Figure 16 shows that if the initial funding is not limited, case 12 is the best case in terms of annual profit. In this case, both the oil and gas recovery systems are optimized and compressed gas is used for power generation. Although the highest incremental capital cost (205 million USD) is for this case, the payback period is almost 100 days and incremental annual profit of this case would be 736 million USD.

5 Conclusions

In this paper, the integrated asset management technique was implemented to optimize the surface and well facilities of an oil field. Optimization of the production unit and using associated gases for different applications (compression, electricity generation and gas lift) were evaluated through simulation of 12 different scenarios. Both technical and economic terms were considered to compare the results. The following conclusions were obtained by using the IAM technique:

• By using the integrated asset management technique, different components of oil & gas fields are studied at the same time. Consequently, the long-term efficiency of the field will be increased and misunderstanding between different disciplines will be avoided. Moreover, this technique could be employed for a group of fields as a single package to increase the benefits and reduce the costs. Consequently, implementing the IAM technique overcomes the possible challenges of current step-by-step study of the fields, which is what is normally followed in the most companies. So, the governments (or other regulators) should review their policy about the procedure of studying hydrocarbon resources.
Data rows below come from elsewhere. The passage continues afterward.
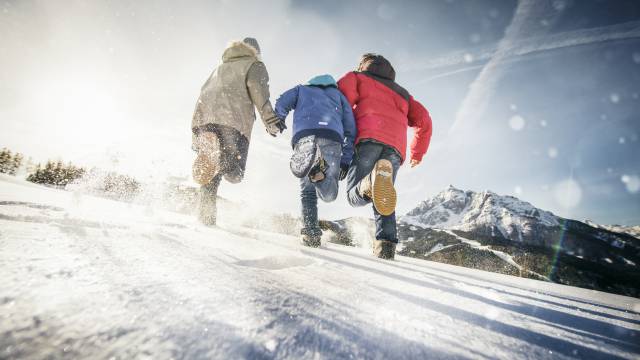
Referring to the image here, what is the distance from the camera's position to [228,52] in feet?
10.2

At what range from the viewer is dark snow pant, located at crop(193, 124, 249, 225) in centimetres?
268

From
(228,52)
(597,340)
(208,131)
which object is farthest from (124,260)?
(228,52)

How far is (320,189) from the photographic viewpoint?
2.56 meters

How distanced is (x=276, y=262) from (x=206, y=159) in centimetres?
189

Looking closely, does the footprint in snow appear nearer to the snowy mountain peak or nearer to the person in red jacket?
the person in red jacket

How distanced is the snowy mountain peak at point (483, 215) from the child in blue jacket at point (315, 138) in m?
143

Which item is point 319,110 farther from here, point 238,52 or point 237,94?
point 238,52

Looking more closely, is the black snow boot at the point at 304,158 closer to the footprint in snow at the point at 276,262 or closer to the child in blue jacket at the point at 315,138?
the child in blue jacket at the point at 315,138

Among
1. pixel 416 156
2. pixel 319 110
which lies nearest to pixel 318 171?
pixel 319 110

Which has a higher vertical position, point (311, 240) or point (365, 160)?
point (365, 160)

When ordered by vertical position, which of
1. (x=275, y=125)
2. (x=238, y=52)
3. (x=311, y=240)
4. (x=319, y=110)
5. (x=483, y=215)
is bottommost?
(x=311, y=240)

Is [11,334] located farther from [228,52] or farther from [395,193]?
[228,52]

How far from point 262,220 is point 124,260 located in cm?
485

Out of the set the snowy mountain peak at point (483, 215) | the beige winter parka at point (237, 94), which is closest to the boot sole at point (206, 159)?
the beige winter parka at point (237, 94)
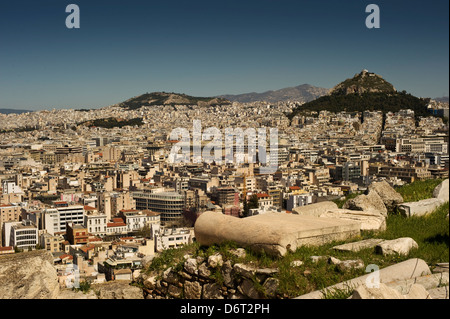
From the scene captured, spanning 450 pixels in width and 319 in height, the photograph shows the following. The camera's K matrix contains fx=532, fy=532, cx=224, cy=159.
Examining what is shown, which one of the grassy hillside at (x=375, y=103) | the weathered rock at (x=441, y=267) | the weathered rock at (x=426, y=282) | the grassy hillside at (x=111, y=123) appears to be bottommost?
the weathered rock at (x=426, y=282)

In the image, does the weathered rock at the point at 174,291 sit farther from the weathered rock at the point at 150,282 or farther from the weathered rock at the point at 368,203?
the weathered rock at the point at 368,203

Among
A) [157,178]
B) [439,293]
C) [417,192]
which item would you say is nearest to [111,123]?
[157,178]

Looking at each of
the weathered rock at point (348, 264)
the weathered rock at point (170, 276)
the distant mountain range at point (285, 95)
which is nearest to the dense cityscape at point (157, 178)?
the weathered rock at point (170, 276)

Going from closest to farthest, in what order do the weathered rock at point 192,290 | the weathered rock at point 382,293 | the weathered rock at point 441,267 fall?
the weathered rock at point 382,293
the weathered rock at point 441,267
the weathered rock at point 192,290

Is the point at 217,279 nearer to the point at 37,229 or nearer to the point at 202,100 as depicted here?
the point at 37,229

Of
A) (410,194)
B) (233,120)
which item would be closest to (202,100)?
(233,120)

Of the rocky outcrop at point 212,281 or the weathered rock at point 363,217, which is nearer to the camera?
the rocky outcrop at point 212,281

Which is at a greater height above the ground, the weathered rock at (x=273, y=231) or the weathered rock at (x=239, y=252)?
the weathered rock at (x=273, y=231)
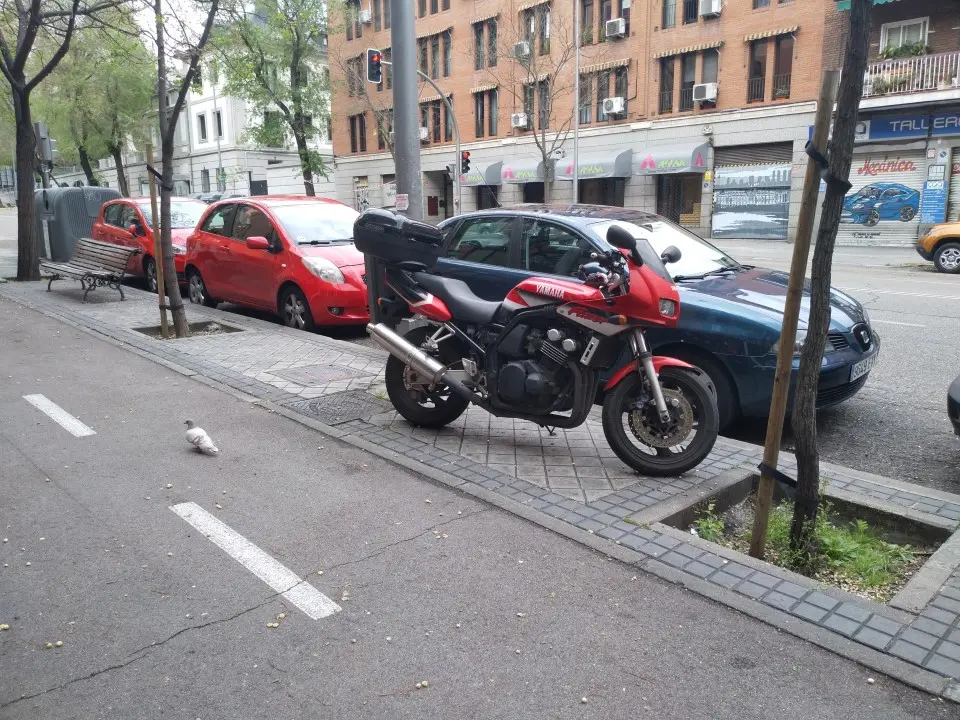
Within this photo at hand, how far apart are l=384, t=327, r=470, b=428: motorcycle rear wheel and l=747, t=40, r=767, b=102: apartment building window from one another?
92.8 ft

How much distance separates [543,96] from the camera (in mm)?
36219

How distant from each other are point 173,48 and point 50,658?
901cm

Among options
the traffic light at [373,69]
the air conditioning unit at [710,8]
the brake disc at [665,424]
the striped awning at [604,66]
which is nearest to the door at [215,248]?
the brake disc at [665,424]

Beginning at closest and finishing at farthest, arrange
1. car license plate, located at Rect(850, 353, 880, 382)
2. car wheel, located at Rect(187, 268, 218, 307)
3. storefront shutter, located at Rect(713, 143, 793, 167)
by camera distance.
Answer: car license plate, located at Rect(850, 353, 880, 382) < car wheel, located at Rect(187, 268, 218, 307) < storefront shutter, located at Rect(713, 143, 793, 167)

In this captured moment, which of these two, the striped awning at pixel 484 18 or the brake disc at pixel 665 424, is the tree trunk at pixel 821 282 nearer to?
the brake disc at pixel 665 424

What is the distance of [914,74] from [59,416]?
27.7m

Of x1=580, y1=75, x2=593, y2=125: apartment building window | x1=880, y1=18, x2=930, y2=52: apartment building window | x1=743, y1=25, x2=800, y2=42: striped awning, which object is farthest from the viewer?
x1=580, y1=75, x2=593, y2=125: apartment building window

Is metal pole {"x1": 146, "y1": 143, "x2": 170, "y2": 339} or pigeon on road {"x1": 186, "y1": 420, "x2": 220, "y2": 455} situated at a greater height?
metal pole {"x1": 146, "y1": 143, "x2": 170, "y2": 339}

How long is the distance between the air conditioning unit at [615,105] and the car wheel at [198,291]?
25.5 meters

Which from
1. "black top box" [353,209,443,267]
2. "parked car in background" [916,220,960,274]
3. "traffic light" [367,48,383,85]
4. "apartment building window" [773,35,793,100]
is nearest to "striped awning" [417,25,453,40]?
"apartment building window" [773,35,793,100]

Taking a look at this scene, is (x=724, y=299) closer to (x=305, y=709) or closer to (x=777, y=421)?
(x=777, y=421)

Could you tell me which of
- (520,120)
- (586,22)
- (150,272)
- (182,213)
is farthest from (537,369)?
(520,120)

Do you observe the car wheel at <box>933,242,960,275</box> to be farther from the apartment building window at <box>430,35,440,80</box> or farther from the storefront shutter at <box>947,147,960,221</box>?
the apartment building window at <box>430,35,440,80</box>

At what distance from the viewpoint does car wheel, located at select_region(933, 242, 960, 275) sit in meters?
18.3
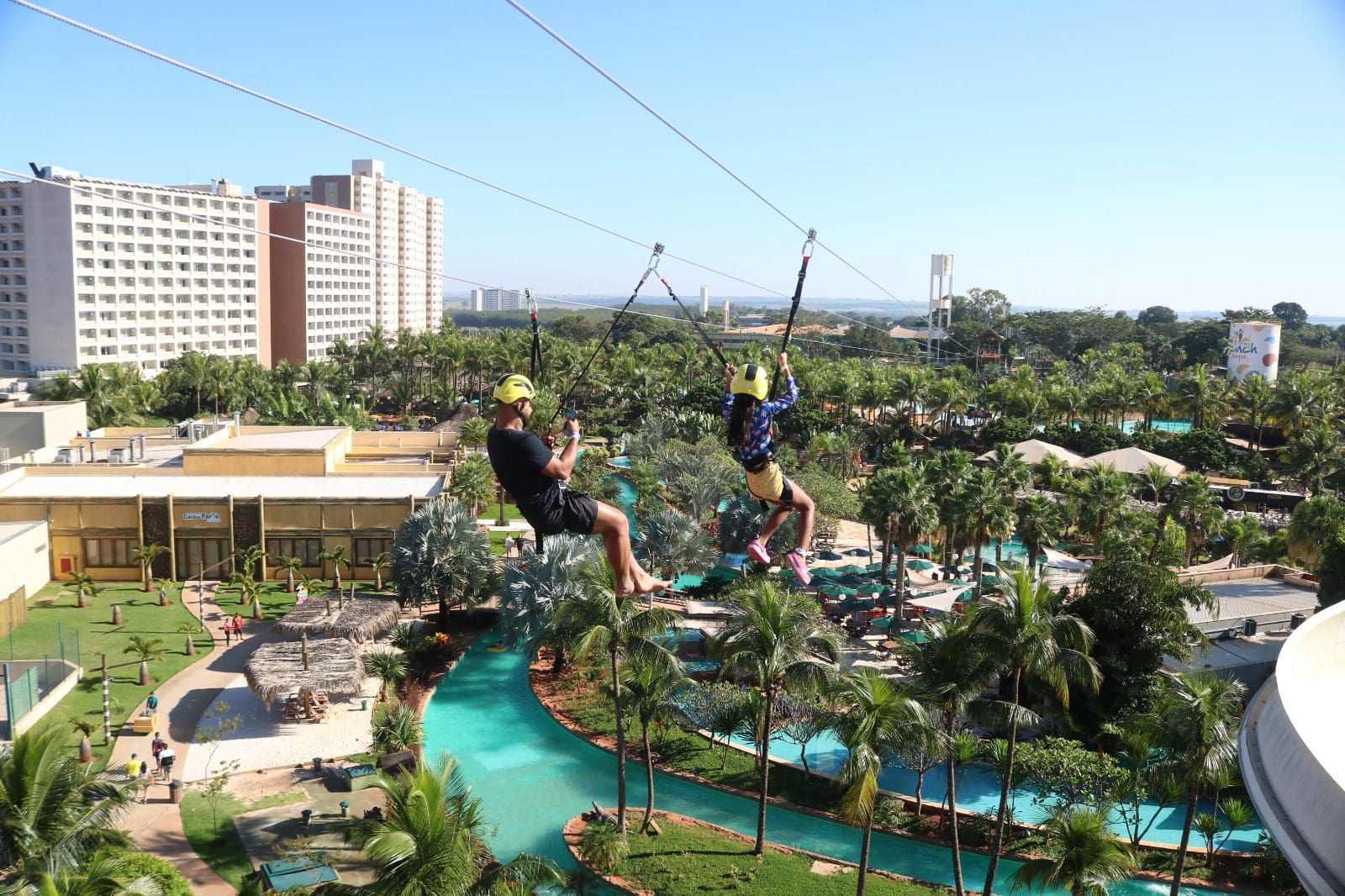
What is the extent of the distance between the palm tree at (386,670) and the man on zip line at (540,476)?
18.0m

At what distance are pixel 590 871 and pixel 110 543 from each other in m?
24.2

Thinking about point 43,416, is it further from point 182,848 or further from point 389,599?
point 182,848

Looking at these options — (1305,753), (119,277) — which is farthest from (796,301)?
(119,277)

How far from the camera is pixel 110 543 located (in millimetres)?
34531

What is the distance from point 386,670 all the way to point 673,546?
9703 mm

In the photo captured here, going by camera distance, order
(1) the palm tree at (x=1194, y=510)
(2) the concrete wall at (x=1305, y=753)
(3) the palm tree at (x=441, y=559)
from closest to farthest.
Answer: (2) the concrete wall at (x=1305, y=753) → (3) the palm tree at (x=441, y=559) → (1) the palm tree at (x=1194, y=510)

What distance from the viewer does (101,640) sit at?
93.7 ft

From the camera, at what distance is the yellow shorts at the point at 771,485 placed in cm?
1155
• Although the incremental oil production by separator optimization might be small, the effect of separator pressure optimization might be as high as adding to the number of separator stages.

• Flaring the gas leads to negative environmental impacts and economic loss. Once the flaring was stopped, a greater amount of gas (as high as 20% in case 10) would be available to be sold. In case 10, almost 4.9 MMSCFD additional gas was produced compared to case 6 during the next 20 years. Also, this additional gas could be used for other applications.
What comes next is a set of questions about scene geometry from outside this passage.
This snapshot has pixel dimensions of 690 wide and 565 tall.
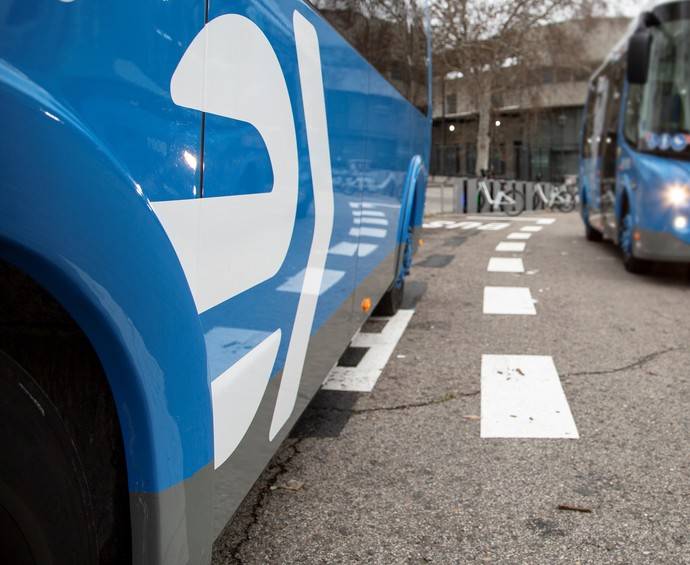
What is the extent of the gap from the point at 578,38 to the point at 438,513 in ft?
118

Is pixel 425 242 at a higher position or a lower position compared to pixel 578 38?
lower

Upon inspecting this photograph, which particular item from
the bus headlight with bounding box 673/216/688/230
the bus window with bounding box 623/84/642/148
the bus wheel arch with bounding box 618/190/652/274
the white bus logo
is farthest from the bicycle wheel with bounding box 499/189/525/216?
the white bus logo

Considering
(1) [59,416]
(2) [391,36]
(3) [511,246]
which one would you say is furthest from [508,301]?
(1) [59,416]

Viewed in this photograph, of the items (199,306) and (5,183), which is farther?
(199,306)

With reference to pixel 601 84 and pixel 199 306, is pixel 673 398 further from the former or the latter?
pixel 601 84

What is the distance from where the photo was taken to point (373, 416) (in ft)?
12.6

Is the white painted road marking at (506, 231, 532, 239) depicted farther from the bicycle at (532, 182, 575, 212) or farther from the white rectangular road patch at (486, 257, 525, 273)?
the bicycle at (532, 182, 575, 212)

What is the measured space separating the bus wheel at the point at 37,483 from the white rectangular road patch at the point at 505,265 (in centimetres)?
848

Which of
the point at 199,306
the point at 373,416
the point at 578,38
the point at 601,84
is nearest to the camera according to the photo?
the point at 199,306

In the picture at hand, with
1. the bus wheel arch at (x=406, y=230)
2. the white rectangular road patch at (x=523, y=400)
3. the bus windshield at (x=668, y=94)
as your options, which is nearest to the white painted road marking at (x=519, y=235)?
the bus windshield at (x=668, y=94)

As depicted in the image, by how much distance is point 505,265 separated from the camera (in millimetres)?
10164

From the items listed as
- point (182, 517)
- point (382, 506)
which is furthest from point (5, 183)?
point (382, 506)

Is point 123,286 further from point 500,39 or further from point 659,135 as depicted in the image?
point 500,39

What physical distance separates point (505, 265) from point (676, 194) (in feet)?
9.02
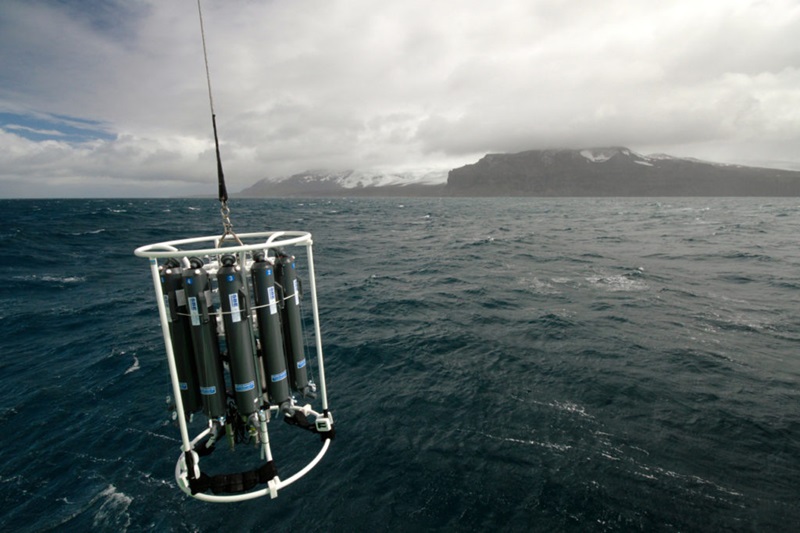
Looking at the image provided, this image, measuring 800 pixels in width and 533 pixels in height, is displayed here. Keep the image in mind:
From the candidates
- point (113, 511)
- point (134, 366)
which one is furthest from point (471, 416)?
point (134, 366)

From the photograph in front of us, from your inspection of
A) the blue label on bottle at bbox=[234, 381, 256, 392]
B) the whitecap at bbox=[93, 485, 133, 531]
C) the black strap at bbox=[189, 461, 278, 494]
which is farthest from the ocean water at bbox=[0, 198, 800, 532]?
the blue label on bottle at bbox=[234, 381, 256, 392]

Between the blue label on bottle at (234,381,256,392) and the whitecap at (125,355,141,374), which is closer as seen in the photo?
the blue label on bottle at (234,381,256,392)

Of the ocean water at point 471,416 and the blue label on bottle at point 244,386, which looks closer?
the blue label on bottle at point 244,386

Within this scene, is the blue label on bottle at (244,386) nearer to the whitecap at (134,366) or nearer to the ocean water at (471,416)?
the ocean water at (471,416)

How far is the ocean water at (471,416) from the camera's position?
29.8ft

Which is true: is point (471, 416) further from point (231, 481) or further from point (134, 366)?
point (134, 366)

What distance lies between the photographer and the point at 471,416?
12430mm

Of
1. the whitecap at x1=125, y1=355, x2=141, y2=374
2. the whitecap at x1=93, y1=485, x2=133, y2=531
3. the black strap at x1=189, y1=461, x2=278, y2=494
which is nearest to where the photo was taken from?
the black strap at x1=189, y1=461, x2=278, y2=494

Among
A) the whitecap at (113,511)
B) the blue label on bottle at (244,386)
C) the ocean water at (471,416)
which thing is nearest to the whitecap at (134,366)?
the ocean water at (471,416)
• For each case, as the temperature varies between summer and winter, oil and gas production in these conditions differs significantly. The higher the temperature, the higher the gas to liquid ratio. So, a higher amount of gas would be produced in summer. As a result, for the cases, where the produced gas would be used for electricity generation, a higher amount of power be produced in summer.
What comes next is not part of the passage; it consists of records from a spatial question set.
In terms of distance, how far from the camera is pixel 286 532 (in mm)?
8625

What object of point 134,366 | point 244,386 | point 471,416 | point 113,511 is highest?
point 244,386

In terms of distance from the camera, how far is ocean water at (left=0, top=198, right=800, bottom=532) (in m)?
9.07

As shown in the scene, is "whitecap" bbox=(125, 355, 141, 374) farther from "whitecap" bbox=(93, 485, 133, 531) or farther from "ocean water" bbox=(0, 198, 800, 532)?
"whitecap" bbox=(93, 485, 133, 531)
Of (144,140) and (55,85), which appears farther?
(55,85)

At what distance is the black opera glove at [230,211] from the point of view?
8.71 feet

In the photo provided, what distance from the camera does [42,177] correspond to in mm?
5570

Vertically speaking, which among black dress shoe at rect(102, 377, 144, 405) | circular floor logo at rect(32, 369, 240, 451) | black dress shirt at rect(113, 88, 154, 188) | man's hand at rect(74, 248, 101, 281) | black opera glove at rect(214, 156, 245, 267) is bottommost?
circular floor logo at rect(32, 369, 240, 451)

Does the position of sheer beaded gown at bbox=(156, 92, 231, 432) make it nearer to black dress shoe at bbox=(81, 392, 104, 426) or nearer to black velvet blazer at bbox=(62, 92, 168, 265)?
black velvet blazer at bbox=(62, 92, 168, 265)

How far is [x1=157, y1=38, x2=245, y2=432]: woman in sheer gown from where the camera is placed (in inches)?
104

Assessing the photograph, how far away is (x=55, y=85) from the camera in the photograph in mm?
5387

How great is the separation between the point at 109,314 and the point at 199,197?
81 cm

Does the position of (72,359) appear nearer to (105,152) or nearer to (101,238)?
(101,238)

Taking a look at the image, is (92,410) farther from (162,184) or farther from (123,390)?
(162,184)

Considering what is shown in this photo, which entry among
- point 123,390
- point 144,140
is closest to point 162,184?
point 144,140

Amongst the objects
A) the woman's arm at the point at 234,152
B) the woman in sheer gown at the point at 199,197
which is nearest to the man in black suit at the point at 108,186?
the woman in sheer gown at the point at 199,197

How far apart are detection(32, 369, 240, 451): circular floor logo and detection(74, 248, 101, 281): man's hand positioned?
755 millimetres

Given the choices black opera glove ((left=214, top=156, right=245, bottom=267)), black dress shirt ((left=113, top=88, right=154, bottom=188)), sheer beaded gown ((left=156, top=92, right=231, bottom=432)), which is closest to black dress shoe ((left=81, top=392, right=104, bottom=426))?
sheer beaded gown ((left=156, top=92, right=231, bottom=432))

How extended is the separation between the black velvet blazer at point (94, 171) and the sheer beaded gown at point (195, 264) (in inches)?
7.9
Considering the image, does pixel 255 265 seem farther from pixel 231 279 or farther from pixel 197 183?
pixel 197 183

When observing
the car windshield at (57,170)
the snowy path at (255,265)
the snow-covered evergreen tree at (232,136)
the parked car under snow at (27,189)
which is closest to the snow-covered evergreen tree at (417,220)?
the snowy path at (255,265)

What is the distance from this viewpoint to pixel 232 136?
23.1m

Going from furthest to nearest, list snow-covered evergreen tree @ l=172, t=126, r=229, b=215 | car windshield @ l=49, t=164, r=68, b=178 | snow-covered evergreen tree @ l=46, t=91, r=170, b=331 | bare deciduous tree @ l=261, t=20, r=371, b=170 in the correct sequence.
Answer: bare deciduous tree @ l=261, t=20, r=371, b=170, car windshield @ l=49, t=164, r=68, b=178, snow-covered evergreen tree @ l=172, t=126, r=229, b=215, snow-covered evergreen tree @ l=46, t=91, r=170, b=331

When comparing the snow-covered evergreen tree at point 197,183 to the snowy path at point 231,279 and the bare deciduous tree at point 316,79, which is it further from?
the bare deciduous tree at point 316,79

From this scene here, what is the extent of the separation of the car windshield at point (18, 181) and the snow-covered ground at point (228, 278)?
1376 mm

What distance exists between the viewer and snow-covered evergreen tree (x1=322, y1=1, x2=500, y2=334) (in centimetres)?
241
• The gas lift system was concluded to be very effective to increase the economic benefits of the field. A substantial increase in oil production was observed by implementing gas lift for inactive wells. Associated gas was the source of gas for lifting purposes. A 30,000 MSCFD gas was designed to be used for artificial lift of nine inactive wells, and more than 7500 STB/D incremental oil was produced for all of the cases with the gas lift system.

• Different scenarios were studied through 12 cases. It was concluded that much greater annual income could be obtained by additional investment compared to the base case. Comparison of case 2 and 12 shows that if the initial increased investment is 159 million USD, incremental annual worth would increase 545 million USD.

• In most cases, payback period is less than 6 months and the invested money would be returned quickly. For instance, although the incremental capital costs of the case 12 are the highest, the payback period of this case is less than 4 months. The maximum value of annual worth (736.3 million USD) was obtained in this case.